Campus opinions divided over Apple, Samsung lawsuit

Nine jurors in a San Jose, Calif., courtroom ruled in favor of Apple Inc. on Friday in an intellectual property rights case against Samsung Electronics Co. The verdict came as a result of a long-lasting patent battle between Samsung and Apple over intellectual property rights.

As a result of the trial, Samsung owes Apple $1.05 billion for copying various design and software elements from Apple’s iPhone and iPad devices and using them on various Android products, such as Apple’s touch-screen technology. Apple filed suit in April 2011.

Michael Shaw, professor of business administration, lectures on mobile computing and mobile commerce with his students. He said he thinks last Friday’s jurors were “quite logical” and the verdict was “fair and justified.”

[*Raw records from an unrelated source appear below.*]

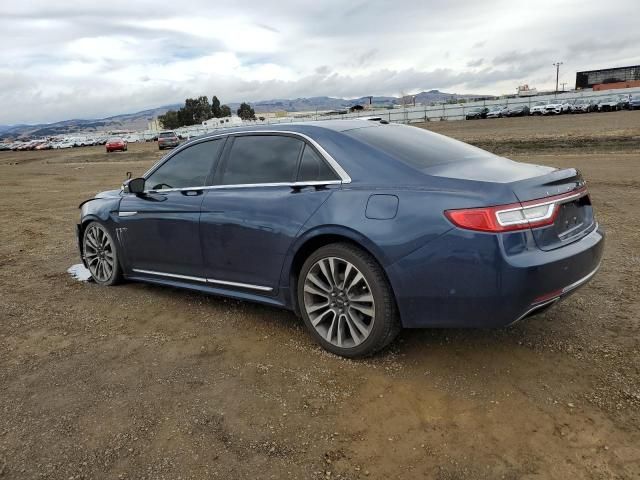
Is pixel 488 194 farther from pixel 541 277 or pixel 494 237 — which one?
pixel 541 277

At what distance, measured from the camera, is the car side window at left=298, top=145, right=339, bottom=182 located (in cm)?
390

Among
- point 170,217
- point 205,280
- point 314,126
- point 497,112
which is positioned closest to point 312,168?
point 314,126

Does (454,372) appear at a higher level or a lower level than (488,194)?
lower

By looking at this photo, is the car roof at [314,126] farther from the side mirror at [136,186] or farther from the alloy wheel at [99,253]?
the alloy wheel at [99,253]

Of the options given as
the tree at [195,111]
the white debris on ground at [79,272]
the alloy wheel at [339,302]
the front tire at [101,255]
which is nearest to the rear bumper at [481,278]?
the alloy wheel at [339,302]

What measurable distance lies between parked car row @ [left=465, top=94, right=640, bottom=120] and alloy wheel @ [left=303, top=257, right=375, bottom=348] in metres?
55.7

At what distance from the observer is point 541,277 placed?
10.4ft

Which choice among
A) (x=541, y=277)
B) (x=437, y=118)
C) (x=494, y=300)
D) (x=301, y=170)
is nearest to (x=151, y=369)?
(x=301, y=170)

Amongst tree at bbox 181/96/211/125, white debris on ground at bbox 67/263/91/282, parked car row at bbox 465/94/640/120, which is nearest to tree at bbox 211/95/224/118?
A: tree at bbox 181/96/211/125

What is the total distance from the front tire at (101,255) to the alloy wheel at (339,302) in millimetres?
2661

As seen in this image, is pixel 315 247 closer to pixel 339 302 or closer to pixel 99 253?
pixel 339 302

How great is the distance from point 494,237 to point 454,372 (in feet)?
3.38

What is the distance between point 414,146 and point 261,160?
1213 mm

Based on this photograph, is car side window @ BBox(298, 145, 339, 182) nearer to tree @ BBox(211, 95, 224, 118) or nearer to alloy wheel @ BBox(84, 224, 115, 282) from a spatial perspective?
alloy wheel @ BBox(84, 224, 115, 282)
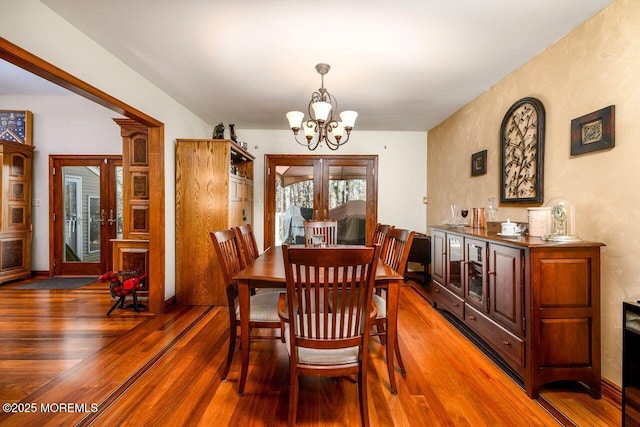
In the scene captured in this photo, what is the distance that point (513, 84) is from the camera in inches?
110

“What this verdict said is you cannot just bypass other people and use other people’s ideas,” Shaw said. “And so, in a way, over the long term, you can say that it’s good for innovation because it forces companies to think about new product design and new user experience.”

But others say that patents given out for basic components, like double-tap or flick functions, stand in the way of innovation.

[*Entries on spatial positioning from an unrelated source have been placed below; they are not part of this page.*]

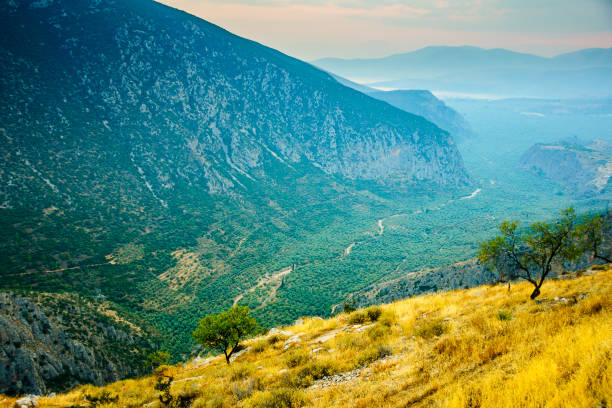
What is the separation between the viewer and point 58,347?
117 feet

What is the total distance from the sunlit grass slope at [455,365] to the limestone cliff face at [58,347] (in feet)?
72.0

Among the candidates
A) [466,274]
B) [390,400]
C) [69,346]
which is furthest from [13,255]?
[466,274]

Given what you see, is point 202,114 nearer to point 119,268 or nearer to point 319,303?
point 119,268

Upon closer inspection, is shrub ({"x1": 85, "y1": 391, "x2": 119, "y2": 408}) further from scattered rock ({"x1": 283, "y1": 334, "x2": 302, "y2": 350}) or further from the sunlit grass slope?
scattered rock ({"x1": 283, "y1": 334, "x2": 302, "y2": 350})

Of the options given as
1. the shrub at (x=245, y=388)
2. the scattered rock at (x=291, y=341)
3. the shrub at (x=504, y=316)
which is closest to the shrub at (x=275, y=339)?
the scattered rock at (x=291, y=341)

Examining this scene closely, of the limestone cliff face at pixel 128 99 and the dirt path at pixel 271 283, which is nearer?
the dirt path at pixel 271 283

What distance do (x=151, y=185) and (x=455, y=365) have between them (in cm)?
13450

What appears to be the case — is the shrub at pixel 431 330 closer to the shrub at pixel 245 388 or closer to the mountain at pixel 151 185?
the shrub at pixel 245 388

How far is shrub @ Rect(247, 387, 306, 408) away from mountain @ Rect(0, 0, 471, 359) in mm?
54167

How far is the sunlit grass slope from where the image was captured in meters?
5.24

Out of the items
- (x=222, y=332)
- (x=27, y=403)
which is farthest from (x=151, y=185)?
(x=27, y=403)

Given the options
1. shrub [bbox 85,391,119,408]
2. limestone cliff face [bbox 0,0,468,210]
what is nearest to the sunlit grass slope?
shrub [bbox 85,391,119,408]

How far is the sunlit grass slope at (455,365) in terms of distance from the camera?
5.24 metres

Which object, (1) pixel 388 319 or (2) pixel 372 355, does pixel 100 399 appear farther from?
(1) pixel 388 319
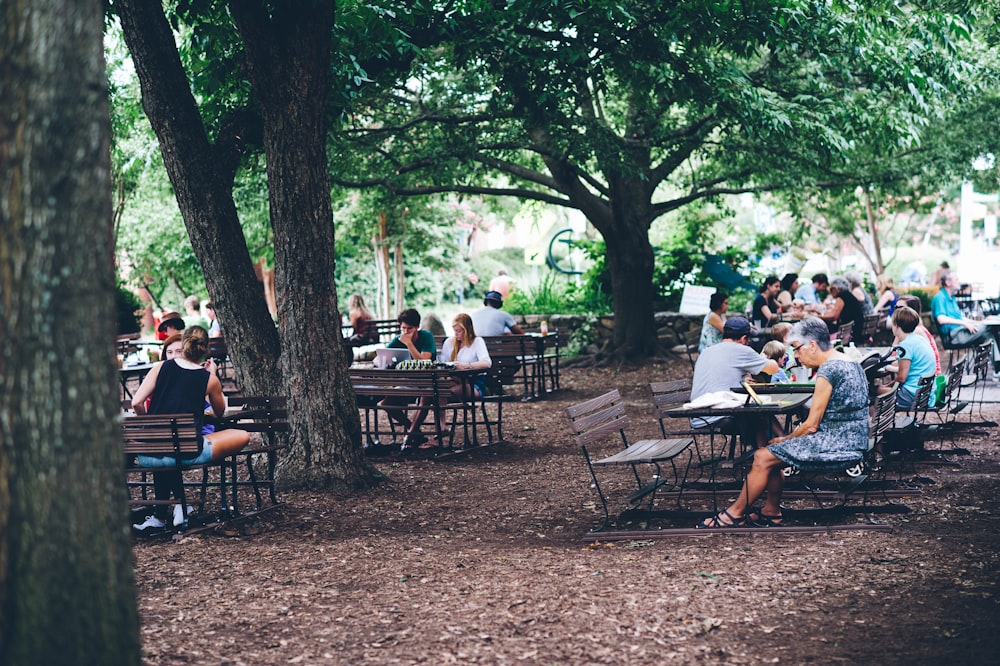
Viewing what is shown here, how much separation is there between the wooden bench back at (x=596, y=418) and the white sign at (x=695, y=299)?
12.4 meters

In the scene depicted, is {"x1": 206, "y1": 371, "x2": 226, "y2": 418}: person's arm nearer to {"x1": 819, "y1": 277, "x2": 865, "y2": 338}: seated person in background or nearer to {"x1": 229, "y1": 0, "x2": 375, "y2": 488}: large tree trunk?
{"x1": 229, "y1": 0, "x2": 375, "y2": 488}: large tree trunk

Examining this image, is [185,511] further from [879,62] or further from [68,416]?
[879,62]

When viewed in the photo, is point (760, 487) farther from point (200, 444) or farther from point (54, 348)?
point (54, 348)

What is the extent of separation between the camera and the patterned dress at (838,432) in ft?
22.9

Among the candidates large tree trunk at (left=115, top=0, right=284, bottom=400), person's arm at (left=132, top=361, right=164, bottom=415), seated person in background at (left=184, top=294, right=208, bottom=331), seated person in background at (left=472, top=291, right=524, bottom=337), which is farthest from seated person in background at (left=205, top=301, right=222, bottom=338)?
person's arm at (left=132, top=361, right=164, bottom=415)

“If you start figuring out who owns the patent on what, it’s virtually impossible for you to start producing a new product without fearing that somebody’s going to sue you,” said Vishal Sachdev,

visiting assistant professor of business.

Sachdev said that, as a result of this trial, Samsung might come up with an even more creative product and “out-innovate” Apple to avoid future intellectual property battles.

Will Tham, president of the University’s chapter of Industrial Designers Society of America and senior in FAA, started following the suit after learning about it in a society newsletter.

“I kind of favored Samsung, and I kind of wanted them to win because Apple is trying to enforce a really small detail,” Tham said.

“Yeah, they do have the design patents, but by having these patents maintained for such a long time, it is slowing the process of innovation …. Now they should be rushing to innovate in another way instead of just holding that ground.”

Tham said he thinks it is good for students to be aware of the case but “hopefully people will realize it’s stupid.”

“Fighting over the radius of a corner for a billion dollars?” Tham said. “(It’s sad) to see that creative process stifled by money.”

Shaw, on the other hand, said he thinks students will learn valuable lessons about respecting intellectual property rights as a result of this trial.

“I think that, of course, we are all passionate about these products, and I know young people especially are,” Shaw said. “Another lesson for every one of us as a citizen in this democracy is that we need to respect these intellectual property rights.”

While the trial may be over, Shaw said Samsung may still appeal the decision.

“But now the story continues, right?” he said. “There will be more patent fights and understandably there will be an appeal process, and then every company now will for sure be guided against the patent and very much looking to these intellectual property rights.”